Hutan yang dipenuhi dengan ribuan pohon dan semak tentunya bukanlah tempat yang aman untuk ditinggali. Apalagi ditambah dengan keberadaan binatang – binatang liar dan buas. Tak akan pernah tahu kapan kita tersesat di dalam rimbunan pepohonan dan bertemu dengan salah satu dari mereka. Terlebih lagi jika hutan itu seperti yang dijelajahi oleh Torak. Lebih tepatnya lagi hutan yang menjadi tempat tinggalnya sejak kecil.
Sejak kecil ia tinggal bersama Fa, ayahnya. Bersama Fa, Torak tak pernah kekurangan satu apapun. Walau benar- benar hannya berdua di tengah pekatnya hutan. Tak ada yang perlu ditakuti selama ada Fa. Sampai suatu hari ada seekor beruang liar yang tiba – tiba saja menyerang merek berdua dan akhirnya membuat Fa tewas. Untungnya sebelum menjadi korban berikutnya, Torak berhasil melarikan diri.
Tak ada pilihan lain bagi anak laki-laki yang berusia tiga belas musim panas itu. Tak peduli bahwa kehidupannya dunia di hutan berubah menjadi begitu kejam dan mengerikan. Yang ia tahu hanyalah menjalankan janji yang diikrarkannya sebelum Fa menghembuskan nafas terakhir.
Petualangan mencari sesuatu yang tidak diketahuinya pun dimulai. Bahaya demi bahaya yang sanggup merenggut nyawanya telah menunggu. Ia pula harus berpacu bersama waktu sebelum Beruang yang konon di rasuki oleh setan menemukan dan membunuhnya.
Butuh waktu lebih dari setahun untuk mengetahui bahwa buku ini punya cerita yang menarik. Selain karena kecepatan membaca yang lambat saya juga dikaenakan saya tergoda dengan buku –buku yang lain. ^_^V Sehingga saya harus mengejar ketinggalan. Karena kisah Torak di Wolf Brother kembali berlanjut di Spirit Walker, Soul Eater dan Outcast. Bahkan di lembar pertama buku ini juga
Tidak seperti buku petualangan lain, Torak mengajak semua pembaca mundur ke tahun – tahun ketika manusia hidup berkelompok dan memilih untuk tinggal dihutan. Berburu menjadi satu –satunya cara bertahan hidup. Bau zaman prasejarah tercium dibagian ini.
Setiap kaln juga memiliki dukun. Mereka dipercaya punya kekuatan gaib dan dianggap bagian penting bahkan kepala suku pun menaruh kepercayaan pada apa yang mereka katakan. Walau begitu kepala suku tentu saja masih menjadi pemegang kekuasaan tertinggi.

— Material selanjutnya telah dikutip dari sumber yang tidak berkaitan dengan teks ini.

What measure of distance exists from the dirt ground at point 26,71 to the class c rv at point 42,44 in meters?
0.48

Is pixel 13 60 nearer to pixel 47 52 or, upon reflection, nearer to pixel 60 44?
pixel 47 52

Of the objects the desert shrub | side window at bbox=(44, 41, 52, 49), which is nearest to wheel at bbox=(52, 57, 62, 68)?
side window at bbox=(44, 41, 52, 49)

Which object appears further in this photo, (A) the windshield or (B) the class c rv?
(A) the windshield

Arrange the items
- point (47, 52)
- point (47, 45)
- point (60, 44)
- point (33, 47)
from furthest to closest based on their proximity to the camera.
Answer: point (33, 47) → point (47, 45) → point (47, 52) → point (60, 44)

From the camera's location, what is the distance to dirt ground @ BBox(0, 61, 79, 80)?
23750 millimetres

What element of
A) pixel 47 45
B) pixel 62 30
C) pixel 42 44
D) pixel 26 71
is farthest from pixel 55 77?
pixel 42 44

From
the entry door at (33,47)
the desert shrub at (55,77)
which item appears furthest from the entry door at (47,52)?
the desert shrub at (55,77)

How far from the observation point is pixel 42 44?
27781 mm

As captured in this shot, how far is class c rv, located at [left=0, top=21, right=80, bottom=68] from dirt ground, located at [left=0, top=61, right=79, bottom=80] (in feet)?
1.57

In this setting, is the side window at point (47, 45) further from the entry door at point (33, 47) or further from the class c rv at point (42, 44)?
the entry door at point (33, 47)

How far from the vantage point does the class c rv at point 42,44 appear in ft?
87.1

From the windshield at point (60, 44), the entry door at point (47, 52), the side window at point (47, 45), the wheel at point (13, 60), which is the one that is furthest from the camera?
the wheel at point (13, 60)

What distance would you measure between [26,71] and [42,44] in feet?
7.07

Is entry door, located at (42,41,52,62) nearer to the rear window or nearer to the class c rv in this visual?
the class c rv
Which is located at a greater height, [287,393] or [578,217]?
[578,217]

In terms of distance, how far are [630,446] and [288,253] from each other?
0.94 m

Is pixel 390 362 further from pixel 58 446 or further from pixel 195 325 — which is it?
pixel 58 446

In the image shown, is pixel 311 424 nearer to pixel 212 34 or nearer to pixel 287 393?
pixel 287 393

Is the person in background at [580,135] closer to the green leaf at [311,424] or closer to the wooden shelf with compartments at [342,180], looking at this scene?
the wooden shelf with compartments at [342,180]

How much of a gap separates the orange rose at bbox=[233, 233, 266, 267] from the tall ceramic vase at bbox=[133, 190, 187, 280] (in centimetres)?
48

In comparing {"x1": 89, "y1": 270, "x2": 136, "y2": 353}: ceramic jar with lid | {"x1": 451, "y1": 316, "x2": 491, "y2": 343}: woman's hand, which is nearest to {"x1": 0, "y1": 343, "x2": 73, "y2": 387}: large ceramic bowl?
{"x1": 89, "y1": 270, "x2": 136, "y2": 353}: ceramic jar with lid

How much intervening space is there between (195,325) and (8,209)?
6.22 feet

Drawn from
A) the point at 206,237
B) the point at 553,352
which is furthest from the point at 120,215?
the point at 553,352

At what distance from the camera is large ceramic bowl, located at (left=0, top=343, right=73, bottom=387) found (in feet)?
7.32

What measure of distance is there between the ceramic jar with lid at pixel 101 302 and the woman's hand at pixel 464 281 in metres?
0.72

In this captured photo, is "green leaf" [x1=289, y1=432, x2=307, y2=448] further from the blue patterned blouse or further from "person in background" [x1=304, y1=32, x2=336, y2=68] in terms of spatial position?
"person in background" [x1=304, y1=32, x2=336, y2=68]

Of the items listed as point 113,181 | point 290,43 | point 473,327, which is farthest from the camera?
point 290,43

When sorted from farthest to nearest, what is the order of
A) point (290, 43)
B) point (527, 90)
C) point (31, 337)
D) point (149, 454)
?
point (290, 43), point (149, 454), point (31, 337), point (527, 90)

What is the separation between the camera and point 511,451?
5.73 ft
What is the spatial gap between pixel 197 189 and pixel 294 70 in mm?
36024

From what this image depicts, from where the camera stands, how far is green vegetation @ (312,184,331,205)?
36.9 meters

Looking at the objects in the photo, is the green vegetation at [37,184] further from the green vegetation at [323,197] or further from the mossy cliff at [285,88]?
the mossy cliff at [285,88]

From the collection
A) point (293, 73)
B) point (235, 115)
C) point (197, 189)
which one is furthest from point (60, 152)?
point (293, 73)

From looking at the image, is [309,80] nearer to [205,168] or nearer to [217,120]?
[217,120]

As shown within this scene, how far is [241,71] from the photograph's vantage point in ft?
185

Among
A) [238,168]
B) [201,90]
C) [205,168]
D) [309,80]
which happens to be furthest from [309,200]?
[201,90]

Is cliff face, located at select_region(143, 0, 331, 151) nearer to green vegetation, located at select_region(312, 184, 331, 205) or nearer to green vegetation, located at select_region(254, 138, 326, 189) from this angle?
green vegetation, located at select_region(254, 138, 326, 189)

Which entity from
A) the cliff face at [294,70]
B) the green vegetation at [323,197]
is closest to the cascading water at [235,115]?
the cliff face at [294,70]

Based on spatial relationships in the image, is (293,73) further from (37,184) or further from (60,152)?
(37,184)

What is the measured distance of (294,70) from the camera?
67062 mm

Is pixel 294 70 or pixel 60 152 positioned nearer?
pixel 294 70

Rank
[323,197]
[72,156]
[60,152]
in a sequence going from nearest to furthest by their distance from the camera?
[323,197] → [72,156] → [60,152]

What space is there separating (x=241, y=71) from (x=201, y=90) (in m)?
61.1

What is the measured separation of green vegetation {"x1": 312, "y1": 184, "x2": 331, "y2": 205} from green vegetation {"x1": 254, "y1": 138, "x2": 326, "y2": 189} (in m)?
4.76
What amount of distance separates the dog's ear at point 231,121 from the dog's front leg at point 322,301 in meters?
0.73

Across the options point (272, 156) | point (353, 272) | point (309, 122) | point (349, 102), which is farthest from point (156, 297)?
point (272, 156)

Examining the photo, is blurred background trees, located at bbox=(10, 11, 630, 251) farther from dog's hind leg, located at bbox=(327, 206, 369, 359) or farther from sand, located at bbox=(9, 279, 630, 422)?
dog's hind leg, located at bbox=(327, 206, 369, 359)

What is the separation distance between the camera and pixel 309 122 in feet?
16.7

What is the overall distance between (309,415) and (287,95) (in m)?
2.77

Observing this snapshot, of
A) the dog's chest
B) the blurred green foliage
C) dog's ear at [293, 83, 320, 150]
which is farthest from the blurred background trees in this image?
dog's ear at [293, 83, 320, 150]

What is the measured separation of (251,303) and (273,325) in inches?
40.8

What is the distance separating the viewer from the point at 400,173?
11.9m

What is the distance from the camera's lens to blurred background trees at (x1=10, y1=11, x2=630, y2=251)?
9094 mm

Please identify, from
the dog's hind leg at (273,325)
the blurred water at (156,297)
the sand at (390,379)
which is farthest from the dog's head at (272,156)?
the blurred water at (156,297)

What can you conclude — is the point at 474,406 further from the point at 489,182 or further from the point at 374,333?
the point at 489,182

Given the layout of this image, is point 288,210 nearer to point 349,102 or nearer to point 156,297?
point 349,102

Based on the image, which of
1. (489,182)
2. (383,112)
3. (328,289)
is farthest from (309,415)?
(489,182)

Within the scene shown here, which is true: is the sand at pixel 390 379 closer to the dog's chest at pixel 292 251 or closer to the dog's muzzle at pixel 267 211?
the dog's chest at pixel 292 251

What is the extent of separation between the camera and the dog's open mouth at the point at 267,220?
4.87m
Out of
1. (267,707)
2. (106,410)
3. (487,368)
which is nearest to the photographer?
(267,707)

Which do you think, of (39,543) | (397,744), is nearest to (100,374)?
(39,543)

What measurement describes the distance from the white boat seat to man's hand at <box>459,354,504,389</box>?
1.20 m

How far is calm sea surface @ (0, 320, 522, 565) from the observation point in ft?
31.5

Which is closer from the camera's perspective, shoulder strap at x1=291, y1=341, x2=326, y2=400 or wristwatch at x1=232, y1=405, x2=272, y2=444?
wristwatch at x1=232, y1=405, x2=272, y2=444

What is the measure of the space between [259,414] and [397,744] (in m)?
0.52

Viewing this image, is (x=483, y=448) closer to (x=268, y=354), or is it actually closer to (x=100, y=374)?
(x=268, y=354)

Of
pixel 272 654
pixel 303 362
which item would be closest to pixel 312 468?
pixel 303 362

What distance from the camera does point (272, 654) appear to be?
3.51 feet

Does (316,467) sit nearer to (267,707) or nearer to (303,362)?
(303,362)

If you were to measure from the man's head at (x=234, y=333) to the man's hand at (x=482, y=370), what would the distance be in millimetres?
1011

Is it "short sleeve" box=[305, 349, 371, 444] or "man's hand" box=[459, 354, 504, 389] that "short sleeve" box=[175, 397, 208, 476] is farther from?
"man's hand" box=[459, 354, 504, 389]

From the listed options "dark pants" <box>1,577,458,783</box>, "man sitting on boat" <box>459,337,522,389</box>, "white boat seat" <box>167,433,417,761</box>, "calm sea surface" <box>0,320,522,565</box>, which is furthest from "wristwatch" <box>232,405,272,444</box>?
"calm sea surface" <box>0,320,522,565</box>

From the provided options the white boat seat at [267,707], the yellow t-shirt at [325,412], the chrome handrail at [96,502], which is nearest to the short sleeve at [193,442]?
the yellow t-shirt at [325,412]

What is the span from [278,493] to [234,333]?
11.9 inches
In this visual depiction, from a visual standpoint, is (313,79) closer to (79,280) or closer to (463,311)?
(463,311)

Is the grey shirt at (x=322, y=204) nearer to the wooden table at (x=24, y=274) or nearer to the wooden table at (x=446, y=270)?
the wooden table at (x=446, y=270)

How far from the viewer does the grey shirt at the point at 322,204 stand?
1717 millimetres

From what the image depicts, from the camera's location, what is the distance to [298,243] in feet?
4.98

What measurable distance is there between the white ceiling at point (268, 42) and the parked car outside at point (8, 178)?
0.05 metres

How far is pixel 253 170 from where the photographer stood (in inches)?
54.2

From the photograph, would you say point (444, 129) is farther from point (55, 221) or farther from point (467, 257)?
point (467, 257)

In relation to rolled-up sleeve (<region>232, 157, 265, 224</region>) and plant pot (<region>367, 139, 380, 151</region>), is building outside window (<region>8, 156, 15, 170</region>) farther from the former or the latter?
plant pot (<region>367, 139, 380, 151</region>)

Senjata ataupun perlengkapan mempertahankan diri, mereka buat dari macam – macam batuan dan tulang. Menjadi ciri kedua yang membuat saya teringat pelajaran Sejarah terutama yang membahas zaman prasejarah. Untung saja di lembar terakhir terdapat penjelasan bahwa torak serta tokoh – tokoh manusia berperawakan seperti manusia pada umumnya. Sehingga bayangan awal saya tentang manusia purba terpaksa harus disingkirkan sejauh – jauhnya
Walau telah berperawakan seperti manusia lainnya, namun tetap saja ada satu hal yang tak dapat lepas dari mereka. Kepercayaan bahwa setiap benda memiliki roh masih tetap bagian dari kehidupan setiap klan. Animisme, begitu yang tertulis di buku sejarah.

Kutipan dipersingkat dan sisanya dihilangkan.